In vitro and in vivo evaluation of folate receptor-targeted a novel magnetic drug delivery system for ovarian cancer therapy
Published in Artificial Cells, Nanomedicine, and Biotechnology, 2018
Güliz Ak, Habibe Yilmaz, Aybike Güneş, Senay Hamarat Sanlier
Folate ligand was attached to ghost cells based on method mentioned by Fang et al. (2013) [16] and DGNP-loaded erythrocyte membrane vesicles was developed using described by Gupta et al. (2014) [17]. First of all, for ghost cell preparation, method mentioned by Hu et al. [9] was used. Whole blood was collected in EDTA-containing tube and centrifuged. Plasma and buffy coat were separated from erythrocytes and cells were washed with 1× physiological buffered solution (PBS). Erythrocytes were incubated in ice-cold buffer with addition of 0.1× PBS for hemolysis.
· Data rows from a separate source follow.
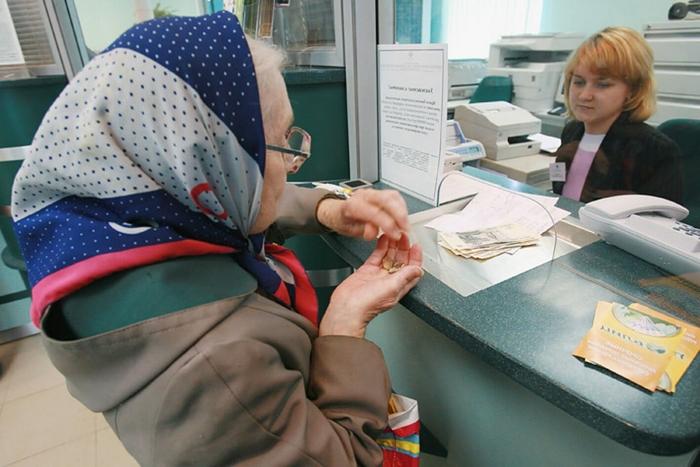 Оплата услуг жкх пенсионерами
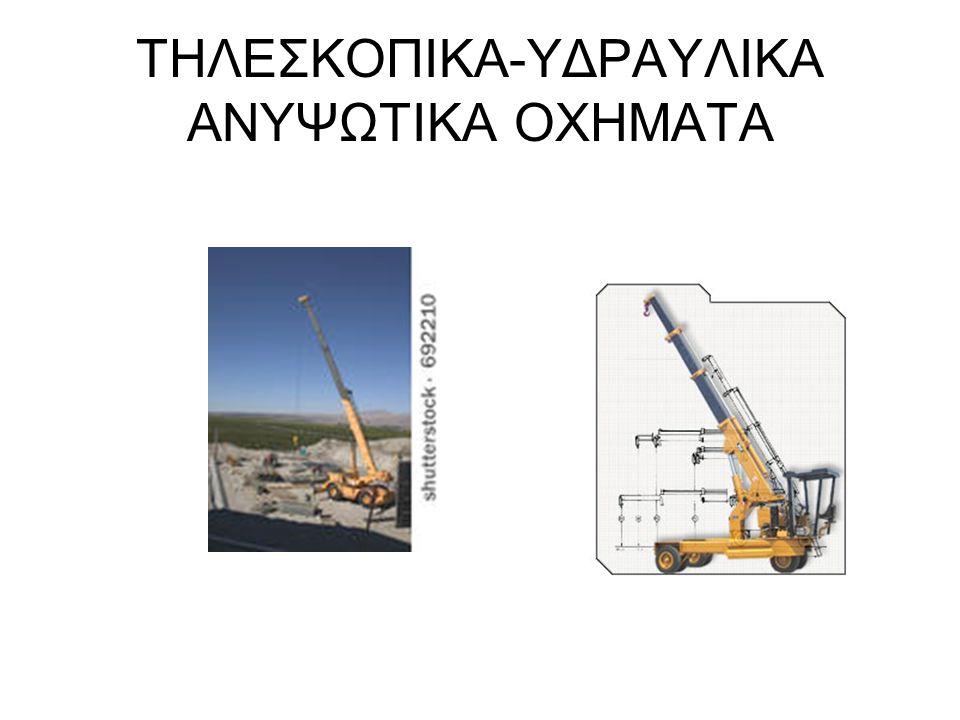 ΤΗΛΕΣΚΟΠΙΚΑ-ΥΔΡΑΥΛΙΚΑ ΑΝΥΨΩΤΙΚΑ ΟΧΗΜΑΤΑ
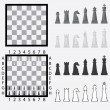 Stock Vector: Chessboard with chess pieces.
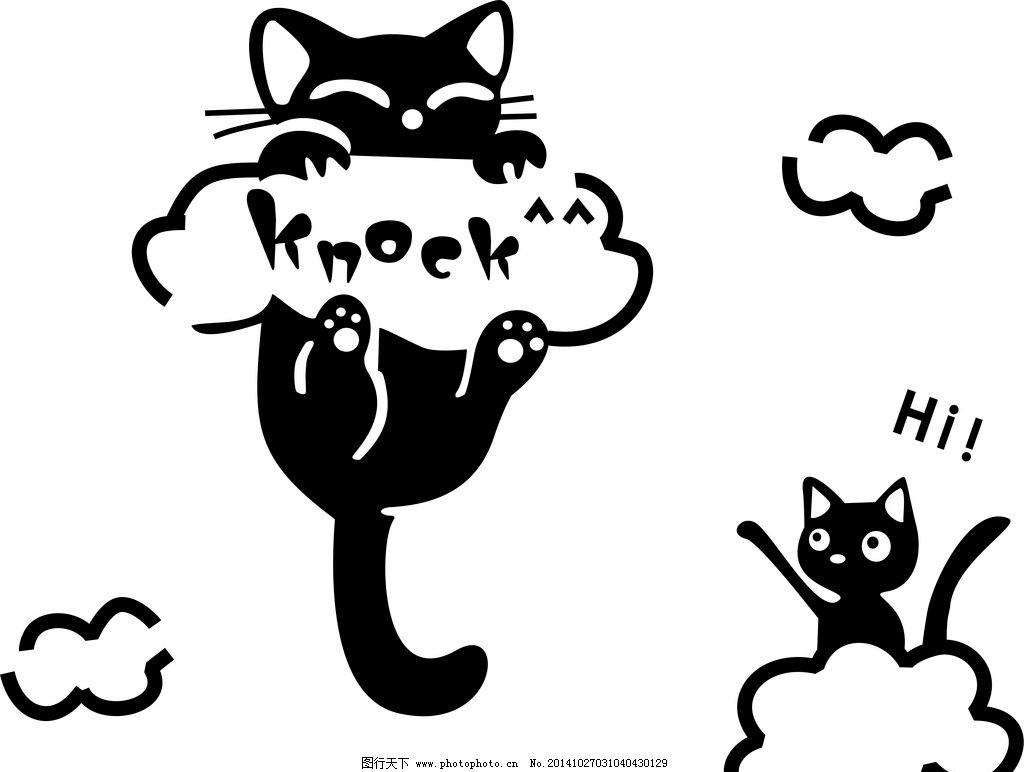 猫咪敲门贴 黑白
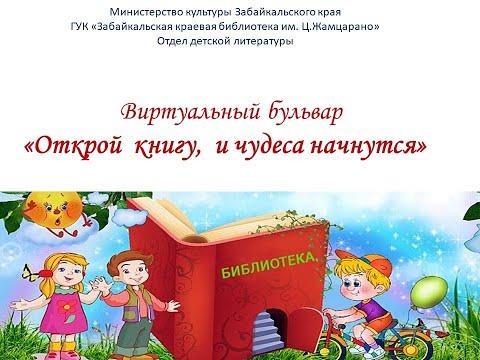 библиотечный бульвар «Открой книгу, и чудеса начнутся»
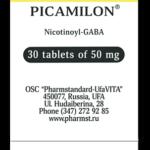 picamilon-package-2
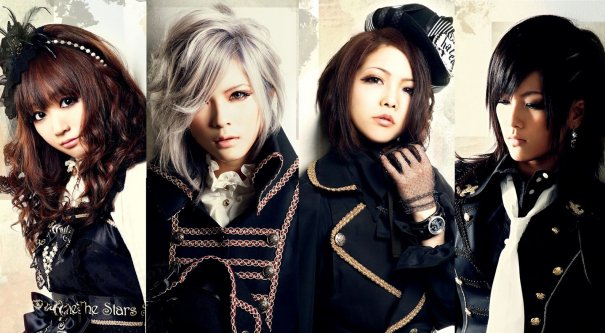 GANGLION's Bassist Yui To Depart From Group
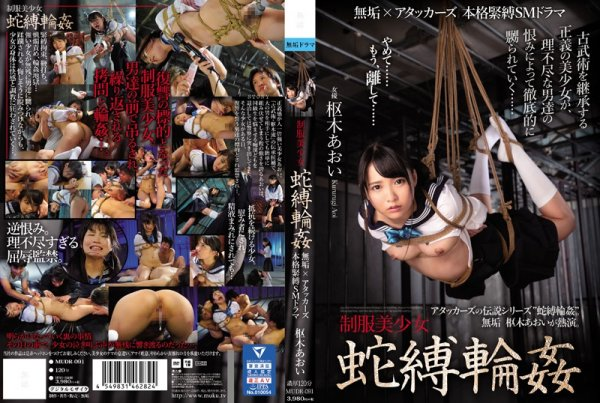 |MUDR-091| A Beautiful Y********l In Uniform Gets Snake Tied – G*******g Sex Innocence x Attackers An Authentic S&M Drama Aoi Kururugi sailor uniform bdsm featured actress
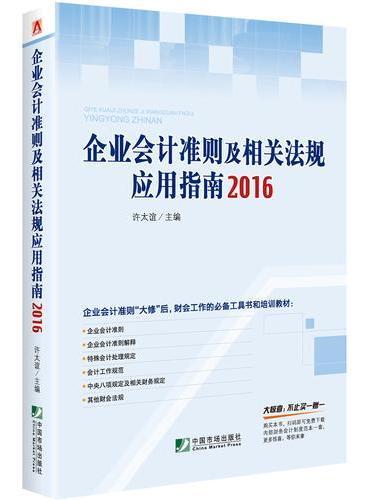 """企业会计准则及相关法规应用指南2016(企业会计准则""""大修""""后,财会工作的应手工具书和培训手册)"""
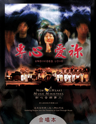 Picture of 專心愛你 (專輯) Undivided Love (Album) 合唱本 Choir Book
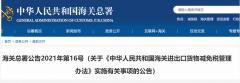 关于《中华人民共和国海关进出口货物减
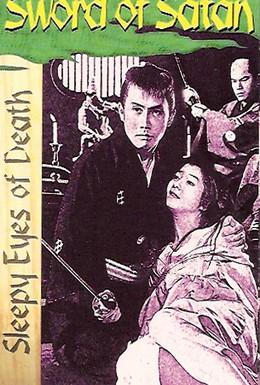 Постер фильма Немури Киёширо 6: Меч Сатаны (1965)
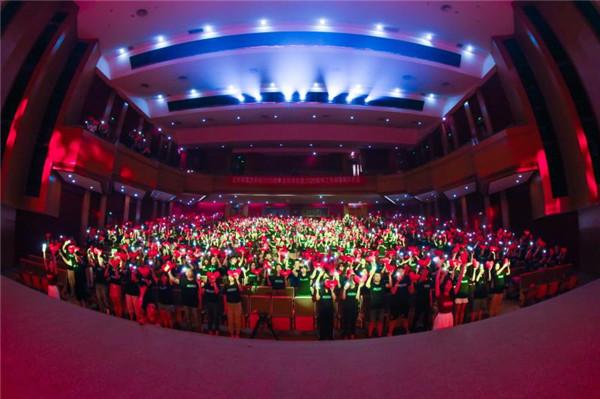 北京新东方学校召开2019财年总结表彰暨2020财年工作部署动员大会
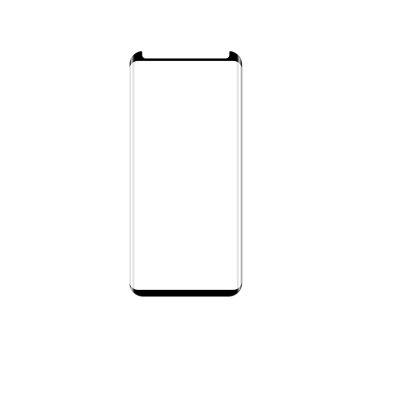 Reduced Version of Tempered Glass Film for Samsung NOTE 8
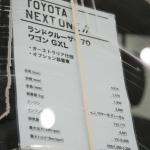 「TOYOTA NEXT ONE」トヨタが「社員教育」を公開する一大プロジェクト開始!? - TOYOTA NEXT ONE_18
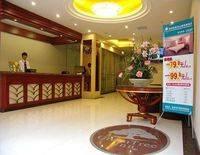 GreenTree Inn Shanghai Chengshan Road Express Hotel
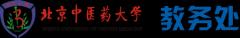 北京中医药大学教务管理系统入口:http://jxw.bucm.edu.cn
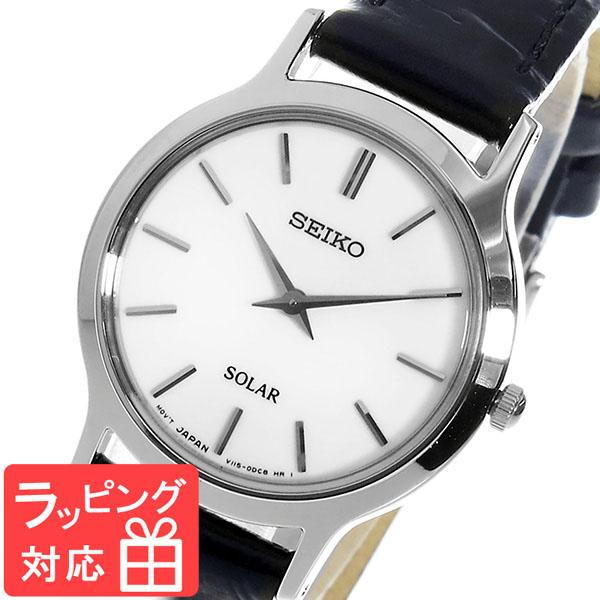【3年保証】 セイコー SEIKO ソーラー クオーツ レディース 腕時計 SUP299P1 ホワイト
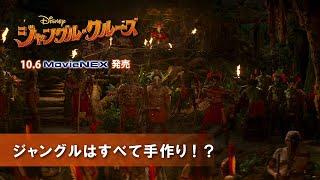 「ジャングル・クルーズ」MovieNEX ジャングルはすべて手作り!?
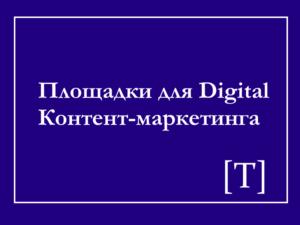 digital контент маркетинг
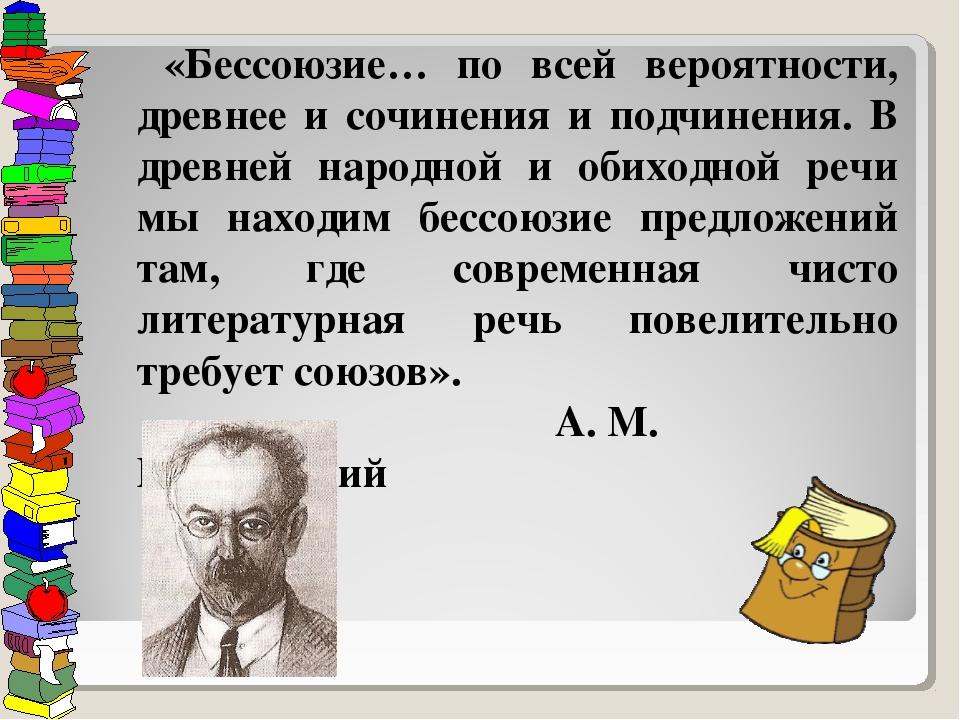«Бессоюзие… по всей вероятности, древнее и сочинения и подчинения. В древней...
Resulting ghost cells were obtained and washed with PBS. Then, 75 μg/mL 1,2-distearoyl-sn-glycero-3-phosphoethanolamine (folate-PEG-DSPE, 2000 Da, Nanocs Inc., New York, USA) solution was incubated with 1 ml of ghost cell at 4 °C. End of incubation period, ghost cells were centrifuged and kept in sonic bath. Ghost cells were passed through mini-extruder (Avanti Polar Lipids Inc., USA) using 400 and 100 nm pore-sized membranes, respectively. Obtained vesicles were dispersed in 0.1× PBS and 500 μL of erythrocyte vesicles were incubated with 2.5 ml of DGNP at concentration of 0.2 mg/mL (in 1% sucrose solution) for 1 h and at 37 °C. Then, 25% sucrose solution was added to achieve isotonic medium and incubated. DGNP-loaded and folate-attached erythrocyte vesicles (FVDGNP) were purified with centrifugation and encapsulation yield was determined by inductively coupled plasma-mass spectrometry (ICP-MS) (Agilent 7500series, Santa Clara, USA) through Fe analysis. Folate non-attached nanoparticle-loaded vesicles (VDGNP) were also prepared as control group for analyses. FVDGNP was illustrated in Figure 1. Morphology of FVDGNP was examined (after staining with 1% uranyl acetate solution) with TEM (Carl Zeiss Libra 120 kV, Oberkohen, Germany) and hydrodynamic size was studied with both zeta sizer (Malvern Zeta Sizer NanoSZ, Malvern Instruments Ltd., UK) and nanoparticle tracking analysis (NTA) system (Malvern Nanosight, Malvern Instruments Ltd., UK).